Когда добежали до ручья, Мазаев и Креморенко хотели перескочить его и бежать дальше, в гору. Но Валаев вдруг остановился и замер неподвижно:
– Зверь пошел по ручью…
Мысль эта сверкнула как внезапный удар. Отчетливо, ясно, уверенно.
– По ручью пошел, – едва выговорил он.
И ни Мазаев, ни Креморенко не спросили, почему он так думает; молча повинуясь его уверенности, оба побежали за ним вдоль ручья.
Аркизов бежал без передышки. Он знал, что ручей выходит на большую лощину, за которой начинаются неприступные горы, и что, если он незамеченный перебежит это открытое место, он спасен.
Камни на дне ручья сухо стучали под его ногами, но он жадно вслушивался не в этот звук, а в другой, который старался различить далеко за собой. Ему казалось, что он уже слышит неровный топот ног. Он все ускорял и ускорял бег, и чем быстрее бежал, тем яснее чувствовал, что погоня пошла по ручью, что охотники близко, что надо налечь изо всех сил, чтобы успеть скрыться в скалистых горах раньше, чем солдаты выскочат из чащи. И он изгибался как змея между нависших ветвей и как ветер летел по извилистому ручью.
Валаев теперь знал наверное не только то, что зверь пошел по этой дороге, но и то, что расстояние между ними медленно, но сокращается, что зверь устал и что, если выдержать еще полчаса такого бега, его можно будет взять живьем. И вздрагивая от этой радостной уверенности, крепко стиснув зубы, не замечая ничего вокруг себя, он все больше и больше приближался к зверю.
Аркизов уже ясно слышал за собой топот ног. Но скрыться было некуда. Выход по-прежнему оставался один: успеть перебежать лощину.
Теперь он, напротив, старался не слушать глухих звуков погони: каждый удар точно подкашивал его, и ноги ослабевали. Все мысли его были сосредоточены на одном: скоро ли конец ручья? И он напряженно усиливался мыслью сократить это расстояние, точно помогая своему телу двигаться быстрей.
Недалеко. Кусты стали реже. Еще два изгиба, потом пересохший водопад, в котором весной так ревет вода, что слышно за горой, – и поляна, а за ней скалы, в которых его не возьмет никто. Но топот кажется уже совсем близко, и ноги от этих упорных глухих звуков подкашиваются и слабнут.
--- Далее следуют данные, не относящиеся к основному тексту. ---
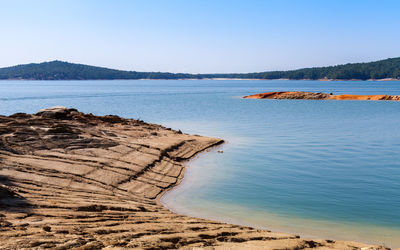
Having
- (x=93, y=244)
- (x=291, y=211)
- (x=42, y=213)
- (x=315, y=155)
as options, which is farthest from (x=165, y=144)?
(x=93, y=244)

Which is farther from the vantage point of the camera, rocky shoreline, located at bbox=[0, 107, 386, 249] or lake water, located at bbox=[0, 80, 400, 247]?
lake water, located at bbox=[0, 80, 400, 247]

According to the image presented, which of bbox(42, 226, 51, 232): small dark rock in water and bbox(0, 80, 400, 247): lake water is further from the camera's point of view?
bbox(0, 80, 400, 247): lake water

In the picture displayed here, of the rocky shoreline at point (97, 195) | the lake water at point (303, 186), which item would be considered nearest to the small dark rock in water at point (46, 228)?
the rocky shoreline at point (97, 195)

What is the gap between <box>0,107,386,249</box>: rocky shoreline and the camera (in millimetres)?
7645

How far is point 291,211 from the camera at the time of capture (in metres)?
12.5

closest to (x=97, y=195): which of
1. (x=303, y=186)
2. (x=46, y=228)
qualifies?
(x=46, y=228)

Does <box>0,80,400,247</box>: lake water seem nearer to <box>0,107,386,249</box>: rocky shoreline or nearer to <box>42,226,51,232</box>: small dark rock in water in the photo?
<box>0,107,386,249</box>: rocky shoreline

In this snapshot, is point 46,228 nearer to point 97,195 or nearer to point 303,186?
point 97,195

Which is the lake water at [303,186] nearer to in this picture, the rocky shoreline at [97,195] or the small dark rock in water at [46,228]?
the rocky shoreline at [97,195]

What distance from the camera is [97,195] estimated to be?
12.0 meters

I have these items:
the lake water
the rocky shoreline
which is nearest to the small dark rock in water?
the rocky shoreline

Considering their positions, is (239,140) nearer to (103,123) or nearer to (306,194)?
(103,123)

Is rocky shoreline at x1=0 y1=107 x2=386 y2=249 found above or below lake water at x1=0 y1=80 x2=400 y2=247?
above

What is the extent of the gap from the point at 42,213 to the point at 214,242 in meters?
4.34
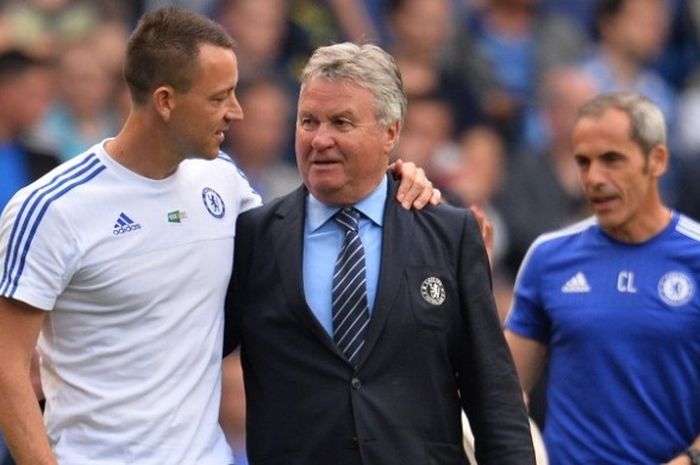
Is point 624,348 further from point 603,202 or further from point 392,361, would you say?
point 392,361

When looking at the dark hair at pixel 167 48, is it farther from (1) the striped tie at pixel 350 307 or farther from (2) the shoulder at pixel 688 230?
(2) the shoulder at pixel 688 230

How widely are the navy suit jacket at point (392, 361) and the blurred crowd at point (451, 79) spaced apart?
11.4ft

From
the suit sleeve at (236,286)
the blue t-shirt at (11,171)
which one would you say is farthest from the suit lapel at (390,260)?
the blue t-shirt at (11,171)

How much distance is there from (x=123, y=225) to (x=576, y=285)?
6.23 feet

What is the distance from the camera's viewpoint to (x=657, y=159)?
658cm

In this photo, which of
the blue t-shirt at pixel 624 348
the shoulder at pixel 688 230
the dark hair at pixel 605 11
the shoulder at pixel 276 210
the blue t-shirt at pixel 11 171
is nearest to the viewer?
the shoulder at pixel 276 210

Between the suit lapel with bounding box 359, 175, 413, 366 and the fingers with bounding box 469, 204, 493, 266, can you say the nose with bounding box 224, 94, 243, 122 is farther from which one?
the fingers with bounding box 469, 204, 493, 266

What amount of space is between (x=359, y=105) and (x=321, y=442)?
100cm

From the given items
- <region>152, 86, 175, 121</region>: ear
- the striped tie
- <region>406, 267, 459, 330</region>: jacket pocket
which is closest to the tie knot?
the striped tie

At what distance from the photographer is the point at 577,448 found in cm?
632

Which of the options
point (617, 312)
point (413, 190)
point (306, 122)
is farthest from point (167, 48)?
point (617, 312)

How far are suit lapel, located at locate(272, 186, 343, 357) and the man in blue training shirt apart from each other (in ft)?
4.25

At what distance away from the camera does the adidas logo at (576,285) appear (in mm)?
Result: 6410

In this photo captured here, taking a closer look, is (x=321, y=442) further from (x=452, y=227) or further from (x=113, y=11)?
(x=113, y=11)
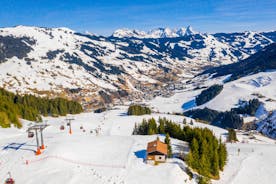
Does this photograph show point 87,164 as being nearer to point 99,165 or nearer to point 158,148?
point 99,165

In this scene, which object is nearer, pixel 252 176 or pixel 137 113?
pixel 252 176

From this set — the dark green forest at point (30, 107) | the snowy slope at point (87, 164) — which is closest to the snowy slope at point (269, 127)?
the dark green forest at point (30, 107)

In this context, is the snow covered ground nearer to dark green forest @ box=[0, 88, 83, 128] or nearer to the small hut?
the small hut

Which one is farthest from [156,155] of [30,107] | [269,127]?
[269,127]

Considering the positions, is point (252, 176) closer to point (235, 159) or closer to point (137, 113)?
point (235, 159)

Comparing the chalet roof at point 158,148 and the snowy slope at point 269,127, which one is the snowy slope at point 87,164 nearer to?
the chalet roof at point 158,148

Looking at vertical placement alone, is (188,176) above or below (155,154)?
below

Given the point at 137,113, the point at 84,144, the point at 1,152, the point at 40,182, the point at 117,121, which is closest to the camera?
the point at 40,182

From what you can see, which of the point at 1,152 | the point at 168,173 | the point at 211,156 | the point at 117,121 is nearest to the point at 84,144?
the point at 1,152
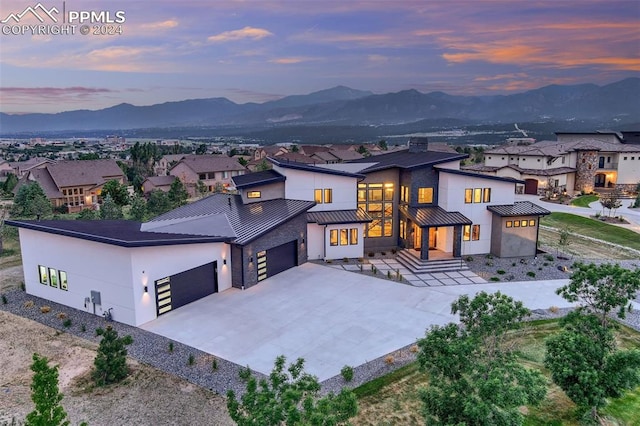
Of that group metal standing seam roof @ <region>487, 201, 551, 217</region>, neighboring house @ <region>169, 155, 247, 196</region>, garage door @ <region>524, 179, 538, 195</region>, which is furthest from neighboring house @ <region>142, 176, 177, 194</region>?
garage door @ <region>524, 179, 538, 195</region>

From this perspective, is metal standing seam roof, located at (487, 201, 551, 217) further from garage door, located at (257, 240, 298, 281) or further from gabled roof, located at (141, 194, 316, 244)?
garage door, located at (257, 240, 298, 281)

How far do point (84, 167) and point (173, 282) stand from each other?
47961 millimetres

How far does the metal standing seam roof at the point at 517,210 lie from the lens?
27583 mm

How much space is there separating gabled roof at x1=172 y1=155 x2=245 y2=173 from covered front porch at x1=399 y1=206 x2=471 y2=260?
4692 centimetres

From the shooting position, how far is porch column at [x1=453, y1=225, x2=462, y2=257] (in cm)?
2722

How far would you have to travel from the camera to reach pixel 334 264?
27141 mm

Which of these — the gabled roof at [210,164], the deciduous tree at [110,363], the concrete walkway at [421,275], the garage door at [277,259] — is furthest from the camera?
the gabled roof at [210,164]

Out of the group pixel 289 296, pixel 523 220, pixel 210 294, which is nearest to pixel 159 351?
pixel 210 294

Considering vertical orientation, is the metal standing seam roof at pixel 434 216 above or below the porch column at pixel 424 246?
above

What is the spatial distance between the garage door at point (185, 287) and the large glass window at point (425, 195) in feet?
48.7

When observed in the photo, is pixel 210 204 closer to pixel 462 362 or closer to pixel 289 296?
pixel 289 296

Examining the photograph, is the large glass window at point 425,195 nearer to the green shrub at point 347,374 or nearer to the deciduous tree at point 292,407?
the green shrub at point 347,374

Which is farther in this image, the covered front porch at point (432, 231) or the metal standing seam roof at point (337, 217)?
the metal standing seam roof at point (337, 217)

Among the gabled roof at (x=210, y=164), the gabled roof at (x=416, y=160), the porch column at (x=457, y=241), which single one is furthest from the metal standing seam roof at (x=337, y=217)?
the gabled roof at (x=210, y=164)
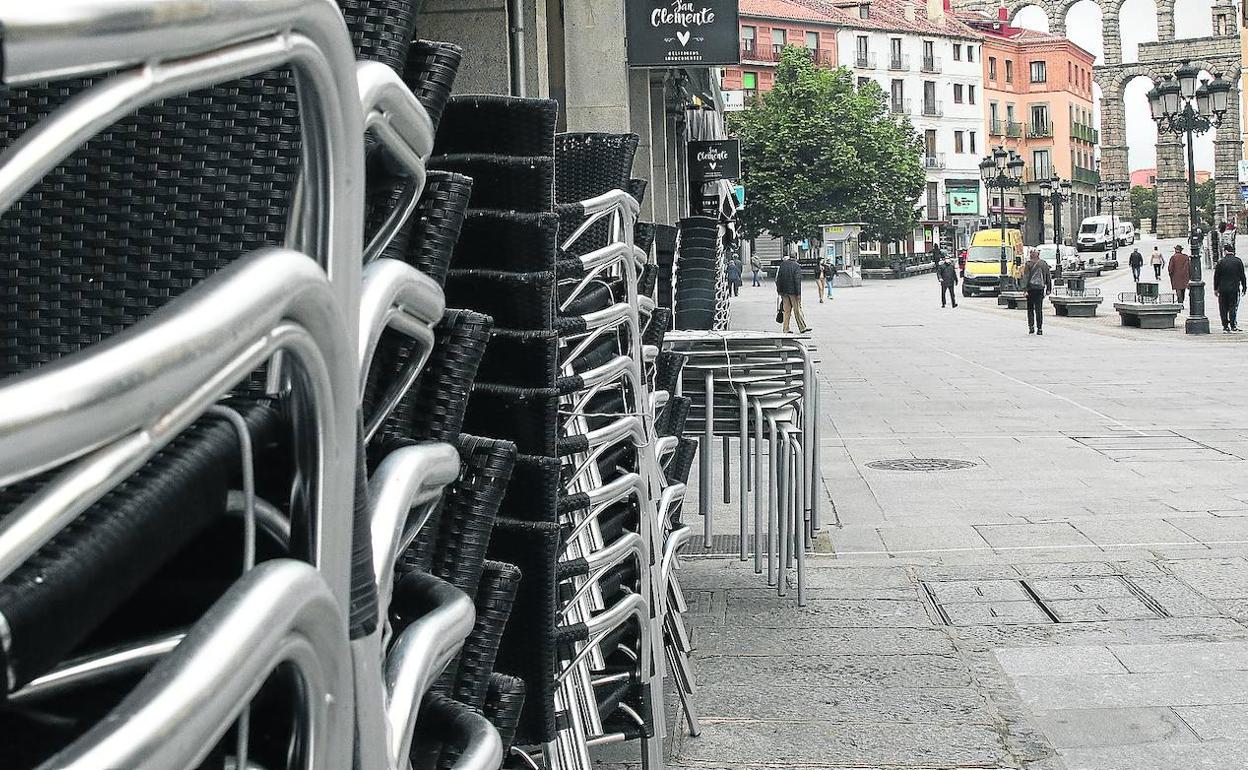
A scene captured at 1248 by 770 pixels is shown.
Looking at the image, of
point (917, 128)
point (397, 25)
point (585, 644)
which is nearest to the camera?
point (397, 25)

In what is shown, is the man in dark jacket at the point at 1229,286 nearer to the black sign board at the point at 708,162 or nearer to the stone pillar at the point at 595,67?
the black sign board at the point at 708,162

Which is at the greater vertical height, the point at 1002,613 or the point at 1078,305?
the point at 1078,305

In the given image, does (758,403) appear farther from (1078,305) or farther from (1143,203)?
(1143,203)

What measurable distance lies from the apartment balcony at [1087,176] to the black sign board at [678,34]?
107m

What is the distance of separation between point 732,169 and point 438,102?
25.3 metres

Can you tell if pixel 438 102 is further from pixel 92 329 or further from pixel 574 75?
pixel 574 75

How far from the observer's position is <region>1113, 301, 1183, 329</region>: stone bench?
27734 mm

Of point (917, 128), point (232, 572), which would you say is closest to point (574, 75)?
point (232, 572)

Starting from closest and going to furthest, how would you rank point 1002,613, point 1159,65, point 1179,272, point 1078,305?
point 1002,613 → point 1179,272 → point 1078,305 → point 1159,65

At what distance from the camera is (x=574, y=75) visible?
11812mm

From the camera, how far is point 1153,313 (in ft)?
91.2

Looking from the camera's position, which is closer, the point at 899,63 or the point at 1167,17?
the point at 899,63

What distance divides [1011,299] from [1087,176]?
81.4 m

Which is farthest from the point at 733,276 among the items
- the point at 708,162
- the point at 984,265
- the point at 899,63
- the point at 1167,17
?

Валаев уже чувствовал, как выбивается из сил изнемогающий зверь. Он не знал местности, не знал, что сейчас все должно решиться окончательно: затравят или уйдет. Уже ясно слышны впереди короткие сухие удары. Кусты поредели. Вспрыгнули на уступы водопада. Вот среди редких деревьев мелькнула согнутая серая спина. А вот открылась и гладкая равнина.
Почти посреди нее, не разгибаясь, бежит он.
Видно узкую серую спину и тонкие, высоко вскидывающие ноги.
Валаев приложился. Целился долго. И выстрелил.
Узкая спина согнулась, ноги взметнулись в воздухе, и серый ком рухнул на землю.
Валаев, схватив ружье наперевес, а за ним Креморенко и Мазаев бросились вперед.
– Жив… Ранен в ногу… – задыхался Валаев. И добежав до серого комка, дрожавшего на земле, замахнулся и ударил прикладом. Что-то хрустнуло, охнуло. Снова поднялся приклад, и снова глухой удар. Креморенко и Мазаев навалились грудью, придавливали к земле. Мазаев почувствовал на руках теплую кровь, вскочил на ноги и стал, как и Валаев, бить прикладом ружья.
Первый пришел в себя Креморенко:
– Стойте, братцы… Не уйдет теперь…
Валаев и Мазаев остановились.
Креморенко нагнулся, заглянул в синевшее лицо Аркизова и сказал:
– Помер…
Валаев, опустив ружье и бледный как воск, смотрел на убитого.
– Не надо бы, – говорил Креморенко, – живым бы взять можно.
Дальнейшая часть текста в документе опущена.